* _Set task_: Repeat the records from the line with "How far off" through the end of the records, substituting "shop sign" for "storefront sign" and keeping everything else the same.
---------- Data records
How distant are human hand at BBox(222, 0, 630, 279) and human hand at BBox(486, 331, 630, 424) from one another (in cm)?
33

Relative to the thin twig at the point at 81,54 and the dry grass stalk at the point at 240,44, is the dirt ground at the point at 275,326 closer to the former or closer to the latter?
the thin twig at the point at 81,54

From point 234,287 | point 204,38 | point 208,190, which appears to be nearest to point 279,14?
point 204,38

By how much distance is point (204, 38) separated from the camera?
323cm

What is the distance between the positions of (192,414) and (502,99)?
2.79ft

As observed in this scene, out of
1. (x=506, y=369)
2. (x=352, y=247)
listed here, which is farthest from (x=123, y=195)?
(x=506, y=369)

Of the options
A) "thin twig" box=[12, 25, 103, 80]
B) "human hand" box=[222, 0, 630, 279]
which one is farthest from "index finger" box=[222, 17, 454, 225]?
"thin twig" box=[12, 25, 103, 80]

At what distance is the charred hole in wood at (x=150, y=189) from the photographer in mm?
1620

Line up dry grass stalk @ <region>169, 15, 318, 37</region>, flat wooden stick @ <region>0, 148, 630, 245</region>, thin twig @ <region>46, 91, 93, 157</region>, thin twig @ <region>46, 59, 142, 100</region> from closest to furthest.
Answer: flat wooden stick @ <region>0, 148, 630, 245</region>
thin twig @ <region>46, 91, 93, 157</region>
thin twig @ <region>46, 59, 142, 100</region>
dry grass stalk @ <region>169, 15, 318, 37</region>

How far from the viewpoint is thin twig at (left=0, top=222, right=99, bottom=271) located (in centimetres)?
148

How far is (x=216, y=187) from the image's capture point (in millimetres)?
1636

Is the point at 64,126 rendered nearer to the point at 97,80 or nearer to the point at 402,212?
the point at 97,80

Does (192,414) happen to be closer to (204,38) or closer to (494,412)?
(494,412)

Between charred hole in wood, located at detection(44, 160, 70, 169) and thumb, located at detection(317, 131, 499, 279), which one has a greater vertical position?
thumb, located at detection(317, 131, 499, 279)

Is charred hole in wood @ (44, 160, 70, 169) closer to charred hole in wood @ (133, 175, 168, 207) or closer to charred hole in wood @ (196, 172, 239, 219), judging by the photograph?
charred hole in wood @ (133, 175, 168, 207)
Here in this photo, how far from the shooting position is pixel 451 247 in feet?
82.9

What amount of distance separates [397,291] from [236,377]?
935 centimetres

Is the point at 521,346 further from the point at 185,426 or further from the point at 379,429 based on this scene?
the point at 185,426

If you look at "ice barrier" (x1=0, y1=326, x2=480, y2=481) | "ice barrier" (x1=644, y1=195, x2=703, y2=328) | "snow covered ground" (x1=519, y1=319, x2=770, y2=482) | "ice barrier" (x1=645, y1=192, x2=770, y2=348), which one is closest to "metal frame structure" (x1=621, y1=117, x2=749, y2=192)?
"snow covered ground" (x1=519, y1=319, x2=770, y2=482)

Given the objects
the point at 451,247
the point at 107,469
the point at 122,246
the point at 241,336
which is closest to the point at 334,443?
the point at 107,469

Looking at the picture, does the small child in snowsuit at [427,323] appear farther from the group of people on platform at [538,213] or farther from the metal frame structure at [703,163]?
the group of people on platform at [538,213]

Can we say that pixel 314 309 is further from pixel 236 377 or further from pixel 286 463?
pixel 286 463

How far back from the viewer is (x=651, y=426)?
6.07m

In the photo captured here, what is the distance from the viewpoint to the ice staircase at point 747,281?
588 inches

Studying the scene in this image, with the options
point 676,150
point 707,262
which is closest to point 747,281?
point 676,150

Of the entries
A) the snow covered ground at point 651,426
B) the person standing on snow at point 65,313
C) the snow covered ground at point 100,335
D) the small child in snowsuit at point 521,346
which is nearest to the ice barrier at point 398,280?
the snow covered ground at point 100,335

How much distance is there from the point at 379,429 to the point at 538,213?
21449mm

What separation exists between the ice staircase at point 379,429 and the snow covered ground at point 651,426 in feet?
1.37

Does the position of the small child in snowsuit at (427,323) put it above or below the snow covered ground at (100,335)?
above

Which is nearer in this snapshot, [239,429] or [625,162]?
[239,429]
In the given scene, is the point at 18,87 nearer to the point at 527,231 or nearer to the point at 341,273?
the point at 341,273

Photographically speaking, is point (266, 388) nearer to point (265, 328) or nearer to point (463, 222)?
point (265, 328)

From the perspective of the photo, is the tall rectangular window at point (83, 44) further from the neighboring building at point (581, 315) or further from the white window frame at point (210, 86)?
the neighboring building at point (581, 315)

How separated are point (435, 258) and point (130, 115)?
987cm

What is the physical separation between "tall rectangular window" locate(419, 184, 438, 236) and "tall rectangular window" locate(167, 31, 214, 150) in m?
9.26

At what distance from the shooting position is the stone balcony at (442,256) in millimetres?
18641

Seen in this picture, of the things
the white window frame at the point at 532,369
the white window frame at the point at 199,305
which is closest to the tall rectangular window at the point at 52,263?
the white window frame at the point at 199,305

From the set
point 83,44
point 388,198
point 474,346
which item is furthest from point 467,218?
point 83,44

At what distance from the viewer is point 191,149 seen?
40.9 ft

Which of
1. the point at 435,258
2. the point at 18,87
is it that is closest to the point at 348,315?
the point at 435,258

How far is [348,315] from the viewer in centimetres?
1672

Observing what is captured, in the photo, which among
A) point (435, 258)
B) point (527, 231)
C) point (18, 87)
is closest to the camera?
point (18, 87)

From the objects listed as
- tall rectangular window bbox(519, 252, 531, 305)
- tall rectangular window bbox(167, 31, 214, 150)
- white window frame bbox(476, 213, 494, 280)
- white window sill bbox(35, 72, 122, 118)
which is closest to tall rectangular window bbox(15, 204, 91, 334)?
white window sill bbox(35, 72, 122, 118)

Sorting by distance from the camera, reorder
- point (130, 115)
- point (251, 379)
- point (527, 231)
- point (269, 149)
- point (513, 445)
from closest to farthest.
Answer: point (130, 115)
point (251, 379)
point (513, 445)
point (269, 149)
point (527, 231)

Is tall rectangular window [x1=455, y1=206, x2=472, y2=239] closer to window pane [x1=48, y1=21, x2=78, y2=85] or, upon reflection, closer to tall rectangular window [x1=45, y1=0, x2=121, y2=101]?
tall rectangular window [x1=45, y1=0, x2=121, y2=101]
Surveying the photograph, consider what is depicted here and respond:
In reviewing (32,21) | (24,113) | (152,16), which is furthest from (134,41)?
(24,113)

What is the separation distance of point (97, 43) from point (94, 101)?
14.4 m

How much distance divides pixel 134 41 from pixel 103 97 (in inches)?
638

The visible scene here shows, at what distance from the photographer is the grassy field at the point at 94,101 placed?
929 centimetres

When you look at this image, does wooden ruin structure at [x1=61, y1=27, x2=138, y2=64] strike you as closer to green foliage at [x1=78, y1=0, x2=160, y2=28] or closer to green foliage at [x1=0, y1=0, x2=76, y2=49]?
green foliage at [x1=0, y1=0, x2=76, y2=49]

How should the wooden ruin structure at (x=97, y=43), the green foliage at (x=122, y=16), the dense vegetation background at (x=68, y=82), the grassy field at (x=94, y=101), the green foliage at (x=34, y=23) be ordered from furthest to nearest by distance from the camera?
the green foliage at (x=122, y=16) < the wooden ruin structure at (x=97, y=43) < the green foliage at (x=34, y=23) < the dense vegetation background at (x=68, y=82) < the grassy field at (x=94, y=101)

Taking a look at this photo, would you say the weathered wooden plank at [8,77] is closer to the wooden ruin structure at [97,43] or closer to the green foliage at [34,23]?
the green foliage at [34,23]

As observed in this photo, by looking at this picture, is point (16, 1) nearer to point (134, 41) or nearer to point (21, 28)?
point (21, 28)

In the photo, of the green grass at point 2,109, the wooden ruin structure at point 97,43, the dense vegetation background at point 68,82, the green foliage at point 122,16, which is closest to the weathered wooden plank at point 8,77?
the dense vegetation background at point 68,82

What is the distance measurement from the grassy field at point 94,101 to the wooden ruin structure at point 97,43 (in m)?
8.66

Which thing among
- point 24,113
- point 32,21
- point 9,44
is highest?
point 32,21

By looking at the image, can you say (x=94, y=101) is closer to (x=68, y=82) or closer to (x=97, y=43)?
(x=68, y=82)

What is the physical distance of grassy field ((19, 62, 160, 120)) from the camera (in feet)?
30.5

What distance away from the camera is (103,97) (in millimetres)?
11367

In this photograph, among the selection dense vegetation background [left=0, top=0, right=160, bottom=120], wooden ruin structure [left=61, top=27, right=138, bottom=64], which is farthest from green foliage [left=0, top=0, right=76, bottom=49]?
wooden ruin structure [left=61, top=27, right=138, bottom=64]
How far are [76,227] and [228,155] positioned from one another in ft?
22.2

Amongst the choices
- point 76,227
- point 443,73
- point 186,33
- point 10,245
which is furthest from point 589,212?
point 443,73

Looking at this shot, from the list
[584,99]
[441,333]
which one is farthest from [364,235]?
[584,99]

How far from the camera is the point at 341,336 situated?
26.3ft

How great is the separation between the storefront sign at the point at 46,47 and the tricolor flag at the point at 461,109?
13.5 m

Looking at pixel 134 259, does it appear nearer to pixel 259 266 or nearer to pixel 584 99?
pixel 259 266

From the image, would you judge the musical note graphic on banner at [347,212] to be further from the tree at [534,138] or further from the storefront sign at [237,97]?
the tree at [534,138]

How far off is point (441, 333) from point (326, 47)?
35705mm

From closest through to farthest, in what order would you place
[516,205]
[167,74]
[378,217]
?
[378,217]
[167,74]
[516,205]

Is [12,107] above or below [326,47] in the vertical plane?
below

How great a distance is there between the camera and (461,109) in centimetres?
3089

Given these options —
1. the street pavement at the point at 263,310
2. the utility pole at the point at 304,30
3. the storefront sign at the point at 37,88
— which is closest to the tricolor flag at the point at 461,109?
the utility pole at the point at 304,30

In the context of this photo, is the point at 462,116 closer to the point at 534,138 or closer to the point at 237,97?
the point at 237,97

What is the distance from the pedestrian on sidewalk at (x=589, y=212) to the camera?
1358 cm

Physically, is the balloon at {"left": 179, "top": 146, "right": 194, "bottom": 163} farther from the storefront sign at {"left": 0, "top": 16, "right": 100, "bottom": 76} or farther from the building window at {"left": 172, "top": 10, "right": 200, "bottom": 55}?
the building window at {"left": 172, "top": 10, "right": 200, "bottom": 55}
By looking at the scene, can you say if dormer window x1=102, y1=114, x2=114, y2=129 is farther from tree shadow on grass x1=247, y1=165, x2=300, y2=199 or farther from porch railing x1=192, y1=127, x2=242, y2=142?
--------------------
* _Written answer_:
How far off is point (441, 333) from point (326, 47)?
35705mm

From closest through to farthest, in what order would you place
[516,205]
[167,74]
[378,217]
?
[378,217]
[167,74]
[516,205]

Is [12,107] above or below [326,47] in the vertical plane?
below

How great a distance is there between the camera and (461,109) in centimetres?
3089

Given these options —
1. the street pavement at the point at 263,310
2. the utility pole at the point at 304,30
3. the shop sign at the point at 37,88
— which is closest to the tricolor flag at the point at 461,109?
the utility pole at the point at 304,30

In the context of this photo, is the point at 462,116 closer to the point at 534,138 or closer to the point at 237,97?
the point at 237,97

What is the distance from the pedestrian on sidewalk at (x=589, y=212) to the camera?
1358 cm

Physically, is the balloon at {"left": 179, "top": 146, "right": 194, "bottom": 163} farther from the shop sign at {"left": 0, "top": 16, "right": 100, "bottom": 76} or farther from the building window at {"left": 172, "top": 10, "right": 200, "bottom": 55}?
the building window at {"left": 172, "top": 10, "right": 200, "bottom": 55}
By looking at the scene, can you say if dormer window x1=102, y1=114, x2=114, y2=129 is farther from tree shadow on grass x1=247, y1=165, x2=300, y2=199 or farther from porch railing x1=192, y1=127, x2=242, y2=142?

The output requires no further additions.